[Extracted text Boundary: Start]

The first problem is some vectors differ in sign. Let's coerce the first row of both matrices to be positive.

In [36]:
eigvecs *= np.sign(eigvecs[np.newaxis, 0])
E = E * np.sign(E[np.newaxis, 0])

In [37]:
np.allclose(eigvecs, E)

False

The second problem is that eigenvectors corresponding to the very small eigenvalues may differ a lot.

In [38]:
threshold = 1e-9
abs_threshold = max(eigvals) * threshold
np.allclose(eigvecs[:, eigvals > abs_threshold], E[:, D.squeeze() > abs_threshold])

True

So, the results are equivalent. Let's check that both functions produce the same output if we ask them to remove eigenvalues below a given threshold.

In [39]:
matlab.set_variable(value=threshold, varname='threshold')
matlab.run_code('[E, D] = nt_pcarot(c0, [], threshold);')
E = matlab.get_variable('E')
D = matlab.get_variable('D')
eigvals, eigvecs = dss.covariance_pca(R0, threshold=threshold)

In [40]:
np.allclose(eigvals, D)

True

In [41]:
eigvecs *= np.sign(eigvecs[np.newaxis, 0])
E = E * np.sign(E[np.newaxis, 0])
np.allclose(eigvecs, E)

True

# DSS from covariance matrices

Here is how the dss is run in the example:

In [42]:
dss_code = ''.join(example_1_code[24:26])
print_matlab_code(dss_code)

Two steps:
1. `nt_dss0` calculates the unmixing matrix,
2. `nt_mmat` applies it to the data.

We'll add calculating the mixing matrix to the first step as well - it will give us the topographies of the components.

## Unmixing and mixing

### Matlab code

Let's see what `nt_dss0` does.

In [43]:
nt_dss0_path = noise_tools_dir / 'nt_dss0.m'
print_matlab_script(nt_dss0_path)

[Extracted text Boundary: End]

§ Work item A: In the notebook excerpt on running DSS with Python and Matlab, what are the two steps the example uses to run DSS?
§ Work item B: Carry on the notebook excerpt on running DSS with Python and Matlab from its last line.
The data have no role in this work.

[Dataset records Boundary: Start]

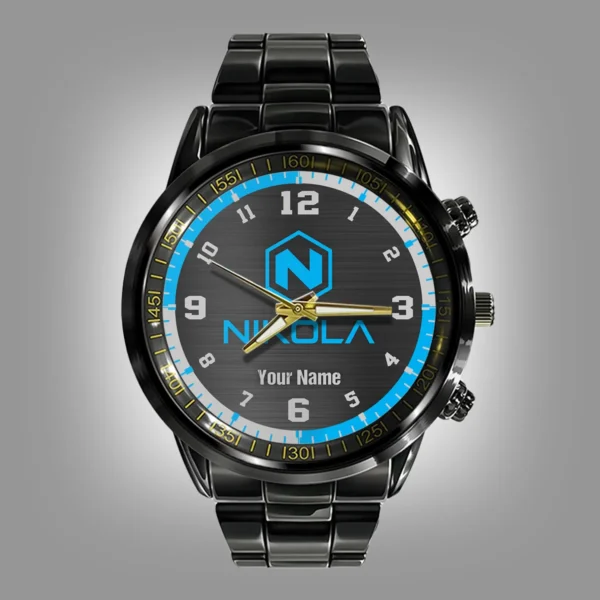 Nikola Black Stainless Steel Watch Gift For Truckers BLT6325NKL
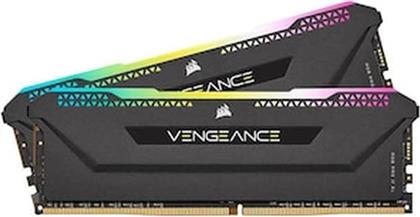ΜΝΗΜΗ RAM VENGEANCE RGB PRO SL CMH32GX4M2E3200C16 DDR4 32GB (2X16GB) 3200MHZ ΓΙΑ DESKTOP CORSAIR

[Dataset records Boundary: End]
[Dataset records Boundary: Start]

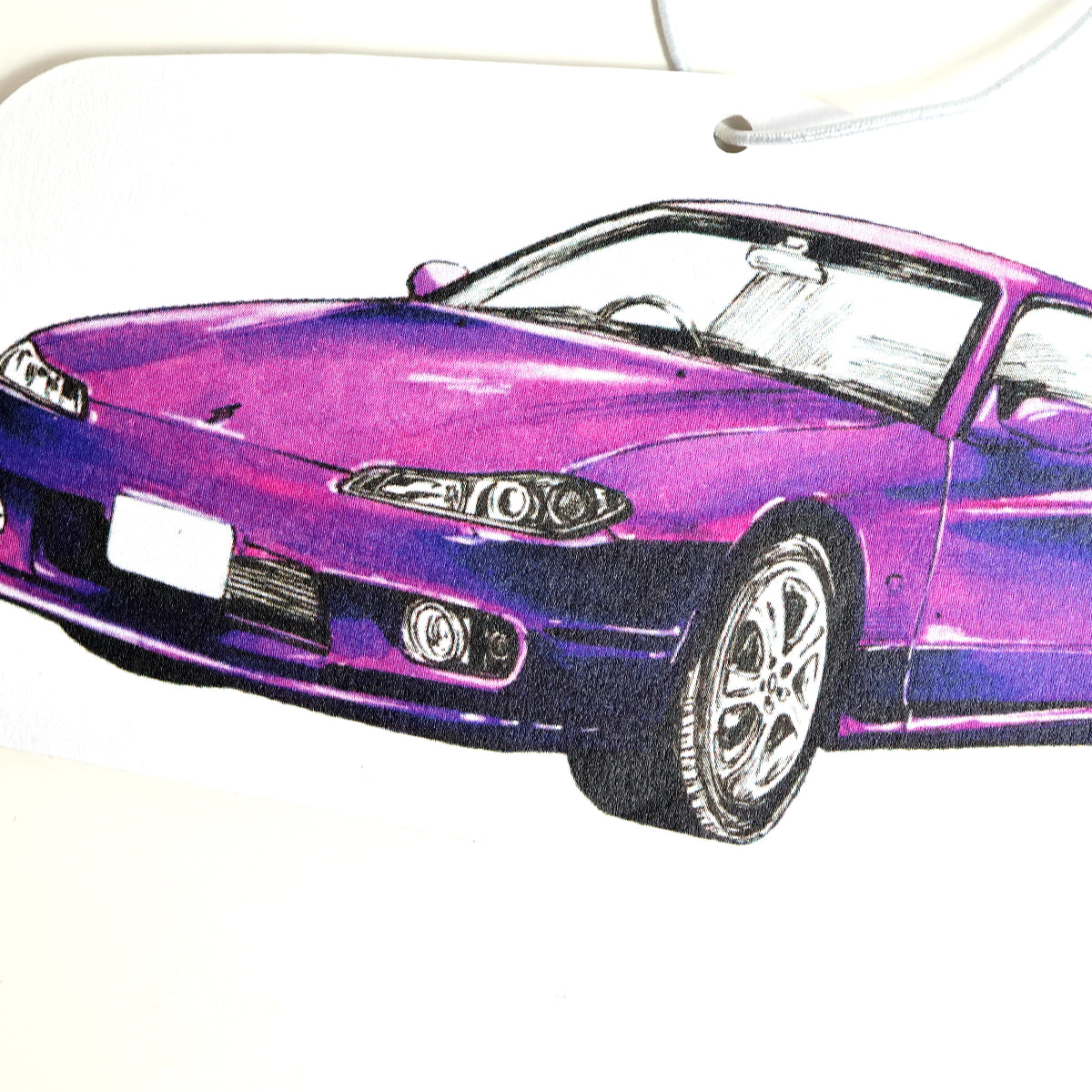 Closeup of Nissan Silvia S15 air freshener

[Dataset records Boundary: End]

§ Answer section A: `nt_dss0` calculates the unmixing matrix, and `nt_mmat` applies it to the data.

§ Answer section B:
### Python code

In [44]:
print_python_function(dss.unmix_covariances)

### Run code

#### Matlab

In [45]:
unmxing_matlab_code = dss_code.split('\n')[0]
print_matlab_code(unmxing_matlab_code)

In [46]:
matlab.run_code(unmxing_matlab_code)
todss = matlab.get_variable('todss')
pwr0 = matlab.get_variable('pwr0')
pwr1 = matlab.get_variable('pwr1')

#### Python

In [48]:
c0 = matlab.get_variable('c0')
c1 = matlab.get_variable('c1')
U, M, phase_locked_power, total_power = dss.unmix_covariances(c0, c1, threshold=1e-9, return_mixing=True, return_power=True)
# 1e-9 is the default threshold used in the Matlab code, see line 16

### Match

Filters only need to match up to a sign of columns.

In [49]:
np.allclose(
    U * np.sign(U[np.newaxis, 0]),
    todss * np.sign(todss[np.newaxis, 0]),
)

True

And they do.

Matlab code takes a square root after power calculation so we'll do that as well before matching.

In [50]:
np.allclose(pwr0, np.sqrt(phase_locked_power))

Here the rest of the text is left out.